“Spostarsi è un diritto, non un privilegio”: i Giovani Democratici in volantinaggio contro il servizio Trenord
“Regione Lombardia investe in autostrade e taglia il trasporto pubblico”: i Giovani Democratici protestano e chiedono una mobilità più equa e sostenibile
Nella serata di ieri, venerdì 21 novembre, i Giovani Democratici di Varese hanno organizzato un volantinaggio davanti alle due stazioni della città per denunciare il progressivo peggioramento del servizio ferroviario gestito da Trenord e chiedere interventi urgenti da parte dell’azienda e di Regione Lombardia.
Treni in ritardo, cancellati e sovraffollati
«Il trasporto ferroviario in Lombardia – spiegano – è in crisi da anni, ma la situazione è sempre più insostenibile». Durante l’iniziativa sono stati diffusi dati che evidenziano le criticità del servizio: 20.000 treni sospesi nel 2024, 1 treno su 5 in ritardo nelle ore di punta, +6,5% i costi di biglietti e abbonamenti, 11,2 milioni di euro di penale pagati da Trenord a Regione Lombardia, che è anche azionista al 50% dell’azienda.
Una situazione che penalizza soprattutto i pendolari, studenti e lavoratori, che ogni giorno devono fare i conti con un servizio inaffidabile e spesso costoso.
“Chi dirige Trenord guadagna di più, ma il servizio peggiora”
Ludovico Carlo Vassallo, segretario cittadino dei Giovani Democratici, è netto:
«I pendolari di Varese hanno diritto a un servizio funzionante ed efficiente. Non è possibile che i dirigenti di Trenord guadagnino sempre di più mentre offrono un servizio sempre peggiore a chi li mantiene con le proprie tasse e abbonamenti».

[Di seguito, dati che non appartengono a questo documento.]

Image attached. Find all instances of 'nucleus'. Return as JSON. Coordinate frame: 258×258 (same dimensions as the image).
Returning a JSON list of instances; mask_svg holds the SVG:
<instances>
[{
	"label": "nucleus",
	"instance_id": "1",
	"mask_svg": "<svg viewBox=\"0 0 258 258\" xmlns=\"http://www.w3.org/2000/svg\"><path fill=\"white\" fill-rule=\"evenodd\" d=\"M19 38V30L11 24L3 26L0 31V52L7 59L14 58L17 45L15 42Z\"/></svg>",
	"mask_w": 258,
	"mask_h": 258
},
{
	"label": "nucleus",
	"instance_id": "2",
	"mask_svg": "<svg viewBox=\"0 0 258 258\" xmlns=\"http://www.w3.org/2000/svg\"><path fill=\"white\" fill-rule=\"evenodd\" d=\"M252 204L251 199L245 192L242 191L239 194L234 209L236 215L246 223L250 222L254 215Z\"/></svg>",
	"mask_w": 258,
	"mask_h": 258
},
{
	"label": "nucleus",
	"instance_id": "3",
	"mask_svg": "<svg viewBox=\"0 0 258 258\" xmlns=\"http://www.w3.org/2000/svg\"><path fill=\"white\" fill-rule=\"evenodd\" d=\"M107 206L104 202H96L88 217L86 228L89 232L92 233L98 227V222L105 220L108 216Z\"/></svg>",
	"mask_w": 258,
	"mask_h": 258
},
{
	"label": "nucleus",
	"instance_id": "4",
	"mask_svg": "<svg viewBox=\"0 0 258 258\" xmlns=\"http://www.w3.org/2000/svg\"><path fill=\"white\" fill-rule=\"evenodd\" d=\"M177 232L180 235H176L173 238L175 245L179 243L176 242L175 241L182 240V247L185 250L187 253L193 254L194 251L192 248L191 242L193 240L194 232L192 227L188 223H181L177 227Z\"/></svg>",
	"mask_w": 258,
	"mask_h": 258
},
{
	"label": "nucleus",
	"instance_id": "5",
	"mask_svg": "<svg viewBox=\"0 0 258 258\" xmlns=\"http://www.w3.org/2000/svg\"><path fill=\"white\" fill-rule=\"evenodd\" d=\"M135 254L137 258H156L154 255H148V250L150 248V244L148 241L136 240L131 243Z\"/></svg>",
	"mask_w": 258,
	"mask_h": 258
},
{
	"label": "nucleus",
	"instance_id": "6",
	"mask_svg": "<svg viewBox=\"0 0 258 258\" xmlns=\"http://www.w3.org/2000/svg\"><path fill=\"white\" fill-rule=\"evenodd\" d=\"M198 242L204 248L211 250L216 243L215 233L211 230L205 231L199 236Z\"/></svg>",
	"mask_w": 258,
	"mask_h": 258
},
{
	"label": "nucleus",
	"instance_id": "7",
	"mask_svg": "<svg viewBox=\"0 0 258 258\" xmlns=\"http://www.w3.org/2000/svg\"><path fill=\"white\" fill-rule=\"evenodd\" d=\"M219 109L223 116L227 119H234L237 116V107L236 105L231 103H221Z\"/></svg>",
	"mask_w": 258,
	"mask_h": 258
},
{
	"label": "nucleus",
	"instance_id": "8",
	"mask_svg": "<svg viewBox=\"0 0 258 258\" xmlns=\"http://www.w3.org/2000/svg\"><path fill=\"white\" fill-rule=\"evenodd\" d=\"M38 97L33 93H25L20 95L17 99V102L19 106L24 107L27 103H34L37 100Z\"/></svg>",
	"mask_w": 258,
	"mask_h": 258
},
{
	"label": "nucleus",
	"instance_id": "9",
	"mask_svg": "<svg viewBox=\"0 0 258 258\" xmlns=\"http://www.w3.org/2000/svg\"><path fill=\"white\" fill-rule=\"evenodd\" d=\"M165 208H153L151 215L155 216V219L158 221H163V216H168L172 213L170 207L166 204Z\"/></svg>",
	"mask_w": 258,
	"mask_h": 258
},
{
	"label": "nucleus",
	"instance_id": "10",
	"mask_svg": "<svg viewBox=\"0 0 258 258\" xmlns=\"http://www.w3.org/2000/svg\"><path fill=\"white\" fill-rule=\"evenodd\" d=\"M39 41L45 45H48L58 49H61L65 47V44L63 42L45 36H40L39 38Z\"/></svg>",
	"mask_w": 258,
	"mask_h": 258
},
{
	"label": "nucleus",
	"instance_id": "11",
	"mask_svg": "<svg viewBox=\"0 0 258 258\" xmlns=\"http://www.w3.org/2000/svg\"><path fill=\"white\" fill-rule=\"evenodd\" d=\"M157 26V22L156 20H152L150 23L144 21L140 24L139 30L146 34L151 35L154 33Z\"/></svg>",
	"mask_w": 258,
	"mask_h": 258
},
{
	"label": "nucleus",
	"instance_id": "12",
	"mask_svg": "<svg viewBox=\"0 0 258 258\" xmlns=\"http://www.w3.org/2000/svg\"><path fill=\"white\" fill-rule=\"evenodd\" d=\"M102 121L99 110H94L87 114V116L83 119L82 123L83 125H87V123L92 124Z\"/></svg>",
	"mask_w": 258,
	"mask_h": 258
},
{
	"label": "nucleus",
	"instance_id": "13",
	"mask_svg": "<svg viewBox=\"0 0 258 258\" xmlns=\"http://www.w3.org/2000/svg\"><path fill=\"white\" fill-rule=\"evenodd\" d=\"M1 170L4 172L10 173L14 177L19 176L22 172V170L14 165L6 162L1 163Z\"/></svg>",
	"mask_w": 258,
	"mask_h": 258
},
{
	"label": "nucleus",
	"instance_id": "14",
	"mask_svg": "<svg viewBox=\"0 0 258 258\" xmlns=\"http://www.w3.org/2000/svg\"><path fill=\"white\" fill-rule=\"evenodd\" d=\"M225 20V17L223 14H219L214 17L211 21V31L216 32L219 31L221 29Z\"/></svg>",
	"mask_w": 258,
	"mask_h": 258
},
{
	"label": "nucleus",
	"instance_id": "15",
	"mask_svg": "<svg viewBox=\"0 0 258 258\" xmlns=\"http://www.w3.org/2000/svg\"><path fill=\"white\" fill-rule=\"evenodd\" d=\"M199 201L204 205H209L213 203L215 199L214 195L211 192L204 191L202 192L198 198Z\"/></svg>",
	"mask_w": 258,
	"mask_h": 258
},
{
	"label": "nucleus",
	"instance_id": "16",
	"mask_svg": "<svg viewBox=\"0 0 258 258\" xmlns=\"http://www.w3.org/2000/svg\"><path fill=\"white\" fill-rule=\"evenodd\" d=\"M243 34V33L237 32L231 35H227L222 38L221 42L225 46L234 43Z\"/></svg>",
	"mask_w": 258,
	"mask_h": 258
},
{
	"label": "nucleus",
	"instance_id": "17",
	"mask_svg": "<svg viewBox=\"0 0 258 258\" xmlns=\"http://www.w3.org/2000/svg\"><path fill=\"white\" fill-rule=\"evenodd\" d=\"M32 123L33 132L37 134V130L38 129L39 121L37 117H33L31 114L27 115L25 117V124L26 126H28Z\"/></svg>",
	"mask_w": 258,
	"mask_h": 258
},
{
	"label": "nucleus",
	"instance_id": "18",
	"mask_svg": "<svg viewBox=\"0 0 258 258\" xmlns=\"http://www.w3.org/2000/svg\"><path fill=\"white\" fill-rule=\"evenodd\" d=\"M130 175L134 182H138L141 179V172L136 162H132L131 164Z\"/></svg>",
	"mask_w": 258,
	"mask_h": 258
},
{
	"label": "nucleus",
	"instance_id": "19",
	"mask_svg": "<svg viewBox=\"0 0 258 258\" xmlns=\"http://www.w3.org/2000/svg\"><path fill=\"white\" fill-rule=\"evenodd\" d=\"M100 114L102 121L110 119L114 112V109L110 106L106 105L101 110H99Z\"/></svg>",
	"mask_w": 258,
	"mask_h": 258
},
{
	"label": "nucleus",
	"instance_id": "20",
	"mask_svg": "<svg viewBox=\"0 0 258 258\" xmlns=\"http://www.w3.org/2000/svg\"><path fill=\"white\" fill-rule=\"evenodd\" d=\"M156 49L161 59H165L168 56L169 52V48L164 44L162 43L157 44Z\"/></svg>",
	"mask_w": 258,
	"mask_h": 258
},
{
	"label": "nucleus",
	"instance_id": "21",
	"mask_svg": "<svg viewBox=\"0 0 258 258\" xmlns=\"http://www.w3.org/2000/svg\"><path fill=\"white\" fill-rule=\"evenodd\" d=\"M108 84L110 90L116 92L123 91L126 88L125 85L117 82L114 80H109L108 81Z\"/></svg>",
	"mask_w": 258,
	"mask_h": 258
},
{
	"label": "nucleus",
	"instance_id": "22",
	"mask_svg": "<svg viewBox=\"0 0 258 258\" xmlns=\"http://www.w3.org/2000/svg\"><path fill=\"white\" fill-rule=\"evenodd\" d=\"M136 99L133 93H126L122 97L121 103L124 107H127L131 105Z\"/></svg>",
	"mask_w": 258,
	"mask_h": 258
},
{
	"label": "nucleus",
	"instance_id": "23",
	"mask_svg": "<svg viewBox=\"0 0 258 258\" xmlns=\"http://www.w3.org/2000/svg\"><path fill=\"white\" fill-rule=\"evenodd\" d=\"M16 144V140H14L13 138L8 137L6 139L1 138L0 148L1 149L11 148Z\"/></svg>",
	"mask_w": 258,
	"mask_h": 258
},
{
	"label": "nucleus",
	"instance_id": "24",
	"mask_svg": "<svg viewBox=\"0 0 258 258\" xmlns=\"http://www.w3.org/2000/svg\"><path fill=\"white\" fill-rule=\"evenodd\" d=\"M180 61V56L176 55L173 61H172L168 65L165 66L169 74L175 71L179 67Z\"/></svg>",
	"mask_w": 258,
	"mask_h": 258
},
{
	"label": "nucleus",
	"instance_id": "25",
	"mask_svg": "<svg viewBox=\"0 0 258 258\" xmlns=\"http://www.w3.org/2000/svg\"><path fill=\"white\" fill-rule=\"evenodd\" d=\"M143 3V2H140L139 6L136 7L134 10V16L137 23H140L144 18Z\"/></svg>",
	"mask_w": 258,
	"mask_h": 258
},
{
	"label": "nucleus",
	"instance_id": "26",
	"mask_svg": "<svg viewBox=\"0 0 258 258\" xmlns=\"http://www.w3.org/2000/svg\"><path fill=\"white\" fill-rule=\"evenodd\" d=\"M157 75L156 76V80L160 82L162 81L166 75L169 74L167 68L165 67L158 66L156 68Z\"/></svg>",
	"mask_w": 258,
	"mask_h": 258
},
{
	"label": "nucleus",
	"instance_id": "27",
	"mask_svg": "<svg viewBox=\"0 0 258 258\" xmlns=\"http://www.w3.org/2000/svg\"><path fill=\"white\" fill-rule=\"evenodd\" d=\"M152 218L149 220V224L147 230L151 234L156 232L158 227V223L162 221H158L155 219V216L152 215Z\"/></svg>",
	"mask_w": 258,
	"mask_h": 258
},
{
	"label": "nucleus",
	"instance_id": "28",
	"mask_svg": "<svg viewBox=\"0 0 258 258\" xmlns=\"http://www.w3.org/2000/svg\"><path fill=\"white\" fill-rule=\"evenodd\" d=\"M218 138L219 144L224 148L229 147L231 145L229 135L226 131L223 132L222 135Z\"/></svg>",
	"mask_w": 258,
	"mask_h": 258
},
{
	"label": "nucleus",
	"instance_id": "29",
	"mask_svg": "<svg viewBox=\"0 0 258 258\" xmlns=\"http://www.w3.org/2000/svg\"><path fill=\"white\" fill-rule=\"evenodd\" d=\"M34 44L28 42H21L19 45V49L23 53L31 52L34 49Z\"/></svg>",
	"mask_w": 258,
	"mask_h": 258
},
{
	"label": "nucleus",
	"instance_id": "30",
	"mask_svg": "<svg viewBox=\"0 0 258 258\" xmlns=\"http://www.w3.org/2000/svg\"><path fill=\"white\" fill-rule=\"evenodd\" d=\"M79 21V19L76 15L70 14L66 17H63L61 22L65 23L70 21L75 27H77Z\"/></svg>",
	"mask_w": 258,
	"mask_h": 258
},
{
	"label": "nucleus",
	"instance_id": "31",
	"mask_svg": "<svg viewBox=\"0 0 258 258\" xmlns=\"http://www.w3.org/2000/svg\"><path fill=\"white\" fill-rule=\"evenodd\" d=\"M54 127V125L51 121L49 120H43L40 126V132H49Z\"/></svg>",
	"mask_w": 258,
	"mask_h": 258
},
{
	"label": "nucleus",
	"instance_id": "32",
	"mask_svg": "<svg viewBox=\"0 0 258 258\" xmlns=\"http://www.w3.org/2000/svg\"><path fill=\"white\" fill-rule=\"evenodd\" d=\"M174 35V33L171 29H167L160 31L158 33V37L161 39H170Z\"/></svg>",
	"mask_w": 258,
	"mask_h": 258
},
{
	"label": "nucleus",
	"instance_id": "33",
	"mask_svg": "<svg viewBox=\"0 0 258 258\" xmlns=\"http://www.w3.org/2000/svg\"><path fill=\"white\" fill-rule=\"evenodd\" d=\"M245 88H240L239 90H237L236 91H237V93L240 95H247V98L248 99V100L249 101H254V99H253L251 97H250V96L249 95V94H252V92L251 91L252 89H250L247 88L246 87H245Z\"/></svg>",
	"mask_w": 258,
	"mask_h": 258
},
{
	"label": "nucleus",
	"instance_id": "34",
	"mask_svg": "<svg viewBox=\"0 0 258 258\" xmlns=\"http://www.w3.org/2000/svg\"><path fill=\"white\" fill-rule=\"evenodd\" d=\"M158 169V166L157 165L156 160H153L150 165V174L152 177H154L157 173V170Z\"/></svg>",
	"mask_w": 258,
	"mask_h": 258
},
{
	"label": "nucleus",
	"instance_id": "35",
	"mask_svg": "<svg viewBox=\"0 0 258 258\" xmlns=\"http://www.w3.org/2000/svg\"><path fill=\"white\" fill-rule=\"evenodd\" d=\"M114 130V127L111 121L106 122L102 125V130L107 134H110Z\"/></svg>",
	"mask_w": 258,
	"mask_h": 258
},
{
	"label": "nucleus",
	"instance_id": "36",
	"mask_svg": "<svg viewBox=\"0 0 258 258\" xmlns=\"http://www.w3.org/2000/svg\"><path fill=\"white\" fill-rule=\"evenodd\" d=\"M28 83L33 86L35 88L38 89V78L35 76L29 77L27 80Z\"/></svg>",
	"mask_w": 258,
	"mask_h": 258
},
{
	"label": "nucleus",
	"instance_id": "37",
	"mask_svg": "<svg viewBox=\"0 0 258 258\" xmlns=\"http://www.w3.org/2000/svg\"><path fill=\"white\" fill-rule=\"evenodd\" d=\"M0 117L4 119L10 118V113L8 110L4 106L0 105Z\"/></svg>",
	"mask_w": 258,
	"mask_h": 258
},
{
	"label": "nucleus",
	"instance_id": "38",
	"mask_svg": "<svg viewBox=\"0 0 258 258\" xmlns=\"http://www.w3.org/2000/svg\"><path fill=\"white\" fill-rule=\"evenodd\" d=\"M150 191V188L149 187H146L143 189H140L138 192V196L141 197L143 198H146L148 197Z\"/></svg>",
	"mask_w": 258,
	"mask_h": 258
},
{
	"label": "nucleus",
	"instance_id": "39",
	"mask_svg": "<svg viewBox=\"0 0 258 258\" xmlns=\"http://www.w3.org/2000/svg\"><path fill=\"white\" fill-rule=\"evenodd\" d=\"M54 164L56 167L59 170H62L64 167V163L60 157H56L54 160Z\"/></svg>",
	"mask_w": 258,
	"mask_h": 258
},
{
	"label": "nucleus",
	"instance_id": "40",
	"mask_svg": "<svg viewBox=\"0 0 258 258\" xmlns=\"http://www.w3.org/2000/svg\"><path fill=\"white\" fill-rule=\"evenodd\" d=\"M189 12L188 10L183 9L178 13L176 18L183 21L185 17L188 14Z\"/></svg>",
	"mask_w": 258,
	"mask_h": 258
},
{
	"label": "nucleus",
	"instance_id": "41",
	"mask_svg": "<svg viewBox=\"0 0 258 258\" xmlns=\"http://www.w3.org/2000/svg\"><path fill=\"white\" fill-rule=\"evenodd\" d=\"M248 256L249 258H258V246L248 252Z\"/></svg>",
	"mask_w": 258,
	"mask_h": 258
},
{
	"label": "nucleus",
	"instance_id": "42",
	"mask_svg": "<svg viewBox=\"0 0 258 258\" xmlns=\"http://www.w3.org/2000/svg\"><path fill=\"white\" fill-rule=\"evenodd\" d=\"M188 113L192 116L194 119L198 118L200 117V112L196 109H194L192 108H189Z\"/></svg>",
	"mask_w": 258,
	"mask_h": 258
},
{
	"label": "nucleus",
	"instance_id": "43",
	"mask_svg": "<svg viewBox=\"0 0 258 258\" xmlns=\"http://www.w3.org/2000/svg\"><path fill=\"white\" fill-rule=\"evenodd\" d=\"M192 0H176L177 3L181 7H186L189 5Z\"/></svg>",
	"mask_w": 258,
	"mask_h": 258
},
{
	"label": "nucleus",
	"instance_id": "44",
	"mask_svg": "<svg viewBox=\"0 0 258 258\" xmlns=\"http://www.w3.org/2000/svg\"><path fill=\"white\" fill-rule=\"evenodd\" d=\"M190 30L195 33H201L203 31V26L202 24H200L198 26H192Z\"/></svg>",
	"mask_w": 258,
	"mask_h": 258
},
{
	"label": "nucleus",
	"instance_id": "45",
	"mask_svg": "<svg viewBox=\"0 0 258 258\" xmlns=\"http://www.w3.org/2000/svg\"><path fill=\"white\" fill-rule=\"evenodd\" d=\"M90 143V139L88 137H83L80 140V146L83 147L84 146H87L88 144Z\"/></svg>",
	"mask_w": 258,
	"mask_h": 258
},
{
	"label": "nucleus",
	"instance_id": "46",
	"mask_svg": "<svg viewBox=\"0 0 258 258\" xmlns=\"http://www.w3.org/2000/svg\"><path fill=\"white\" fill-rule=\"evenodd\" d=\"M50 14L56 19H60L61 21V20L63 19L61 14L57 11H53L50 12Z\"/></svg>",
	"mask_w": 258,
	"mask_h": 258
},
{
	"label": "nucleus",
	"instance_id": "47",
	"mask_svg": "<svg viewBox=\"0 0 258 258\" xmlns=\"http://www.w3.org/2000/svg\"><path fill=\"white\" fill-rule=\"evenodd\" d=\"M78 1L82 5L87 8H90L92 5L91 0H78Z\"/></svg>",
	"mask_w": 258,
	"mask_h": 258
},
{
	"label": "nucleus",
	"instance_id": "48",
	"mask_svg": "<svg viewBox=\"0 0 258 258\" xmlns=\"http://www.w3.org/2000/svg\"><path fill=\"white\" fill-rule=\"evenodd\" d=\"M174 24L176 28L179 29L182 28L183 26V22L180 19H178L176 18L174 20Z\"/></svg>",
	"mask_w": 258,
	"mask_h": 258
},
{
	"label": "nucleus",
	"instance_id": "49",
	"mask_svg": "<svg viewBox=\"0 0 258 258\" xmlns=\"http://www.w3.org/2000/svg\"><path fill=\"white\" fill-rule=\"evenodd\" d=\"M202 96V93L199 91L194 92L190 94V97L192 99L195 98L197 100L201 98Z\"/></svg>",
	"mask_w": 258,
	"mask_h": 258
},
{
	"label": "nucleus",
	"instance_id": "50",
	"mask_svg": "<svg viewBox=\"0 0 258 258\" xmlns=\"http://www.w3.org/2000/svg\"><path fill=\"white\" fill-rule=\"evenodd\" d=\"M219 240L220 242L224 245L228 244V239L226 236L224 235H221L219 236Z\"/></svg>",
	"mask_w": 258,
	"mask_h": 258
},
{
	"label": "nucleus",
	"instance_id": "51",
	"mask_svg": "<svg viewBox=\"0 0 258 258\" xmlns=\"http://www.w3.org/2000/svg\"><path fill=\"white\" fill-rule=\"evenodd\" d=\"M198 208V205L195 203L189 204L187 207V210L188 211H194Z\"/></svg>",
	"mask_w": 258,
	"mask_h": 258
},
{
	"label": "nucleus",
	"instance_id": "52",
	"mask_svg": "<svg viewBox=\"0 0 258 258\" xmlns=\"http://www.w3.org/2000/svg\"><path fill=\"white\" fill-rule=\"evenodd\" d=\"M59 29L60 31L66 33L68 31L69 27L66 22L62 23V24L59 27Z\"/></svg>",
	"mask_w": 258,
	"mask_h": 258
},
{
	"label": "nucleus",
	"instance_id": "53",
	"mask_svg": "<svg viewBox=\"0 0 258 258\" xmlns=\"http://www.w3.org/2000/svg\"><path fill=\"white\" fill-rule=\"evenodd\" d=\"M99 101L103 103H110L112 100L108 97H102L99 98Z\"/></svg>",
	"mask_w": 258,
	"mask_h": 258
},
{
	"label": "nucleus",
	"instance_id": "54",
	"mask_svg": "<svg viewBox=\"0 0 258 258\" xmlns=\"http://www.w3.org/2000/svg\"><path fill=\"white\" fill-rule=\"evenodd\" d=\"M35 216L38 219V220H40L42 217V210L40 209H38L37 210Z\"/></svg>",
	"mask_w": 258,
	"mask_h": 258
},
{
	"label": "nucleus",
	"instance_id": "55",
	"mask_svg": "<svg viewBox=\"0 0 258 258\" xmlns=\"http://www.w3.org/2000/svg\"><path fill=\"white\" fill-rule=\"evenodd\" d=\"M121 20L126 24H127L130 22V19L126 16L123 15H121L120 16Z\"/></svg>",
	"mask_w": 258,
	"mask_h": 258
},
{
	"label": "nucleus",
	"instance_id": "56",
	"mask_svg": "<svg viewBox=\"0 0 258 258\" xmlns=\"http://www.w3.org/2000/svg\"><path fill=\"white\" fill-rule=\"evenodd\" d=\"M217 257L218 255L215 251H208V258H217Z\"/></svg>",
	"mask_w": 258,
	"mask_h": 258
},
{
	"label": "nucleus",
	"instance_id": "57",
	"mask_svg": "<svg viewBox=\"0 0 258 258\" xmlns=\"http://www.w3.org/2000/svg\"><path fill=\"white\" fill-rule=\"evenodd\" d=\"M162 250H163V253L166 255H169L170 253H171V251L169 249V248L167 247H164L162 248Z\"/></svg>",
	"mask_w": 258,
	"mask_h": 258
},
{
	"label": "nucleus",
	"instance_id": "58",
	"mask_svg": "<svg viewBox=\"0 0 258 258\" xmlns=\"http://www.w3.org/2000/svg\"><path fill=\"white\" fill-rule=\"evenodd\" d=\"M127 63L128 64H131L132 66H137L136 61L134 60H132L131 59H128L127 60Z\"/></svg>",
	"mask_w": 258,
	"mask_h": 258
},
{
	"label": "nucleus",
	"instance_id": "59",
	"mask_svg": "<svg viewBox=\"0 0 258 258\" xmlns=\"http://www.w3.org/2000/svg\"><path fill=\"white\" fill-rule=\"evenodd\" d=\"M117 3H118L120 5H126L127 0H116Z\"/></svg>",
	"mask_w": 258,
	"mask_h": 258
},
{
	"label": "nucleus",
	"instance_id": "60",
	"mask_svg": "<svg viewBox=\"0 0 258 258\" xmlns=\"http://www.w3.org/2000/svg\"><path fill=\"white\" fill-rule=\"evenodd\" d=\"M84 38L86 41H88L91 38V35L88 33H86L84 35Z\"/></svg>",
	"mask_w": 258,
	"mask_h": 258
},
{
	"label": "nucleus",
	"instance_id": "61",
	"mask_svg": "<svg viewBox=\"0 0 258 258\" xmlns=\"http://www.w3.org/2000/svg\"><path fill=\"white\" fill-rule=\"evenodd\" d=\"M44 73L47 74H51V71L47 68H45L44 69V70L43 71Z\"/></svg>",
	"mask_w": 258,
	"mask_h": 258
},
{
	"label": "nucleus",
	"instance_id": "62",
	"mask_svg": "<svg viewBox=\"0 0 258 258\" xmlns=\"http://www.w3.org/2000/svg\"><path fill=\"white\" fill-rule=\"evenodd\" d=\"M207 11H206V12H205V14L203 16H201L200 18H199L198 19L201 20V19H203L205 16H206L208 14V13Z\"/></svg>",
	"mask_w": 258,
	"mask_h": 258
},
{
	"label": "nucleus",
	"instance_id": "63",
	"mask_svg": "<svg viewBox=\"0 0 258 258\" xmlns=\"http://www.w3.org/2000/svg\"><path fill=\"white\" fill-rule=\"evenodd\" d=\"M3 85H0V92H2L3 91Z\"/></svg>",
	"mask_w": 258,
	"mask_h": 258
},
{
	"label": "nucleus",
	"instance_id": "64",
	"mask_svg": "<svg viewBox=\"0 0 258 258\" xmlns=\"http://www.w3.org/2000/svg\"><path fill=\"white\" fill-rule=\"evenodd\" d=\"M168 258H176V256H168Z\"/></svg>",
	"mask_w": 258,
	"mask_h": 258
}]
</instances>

“Serve un cambio di rotta per una mobilità sostenibile”
Anche Carlo Bianchi, delegato ai trasporti della segreteria regionale GD, sottolinea la necessità di un cambio di modello: «In un mondo sempre più inquinato, cambiare il modo in cui ci spostiamo è un dovere, oltre che un diritto. Regione Lombardia continua a tagliare fondi al trasporto pubblico e a investire in nuove autostrade inutili. È un modello che guarda al passato, mentre serve una visione per la mobilità del futuro».
“Una Lombardia più accessibile passa dal trasporto pubblico”
I Giovani Democratici ribadiscono la loro posizione: «Servono più investimenti, più efficienza e più rispetto per chi ogni giorno sceglie il treno per spostarsi in modo sostenibile. La battaglia per una mobilità accessibile e moderna continua, a partire da Varese».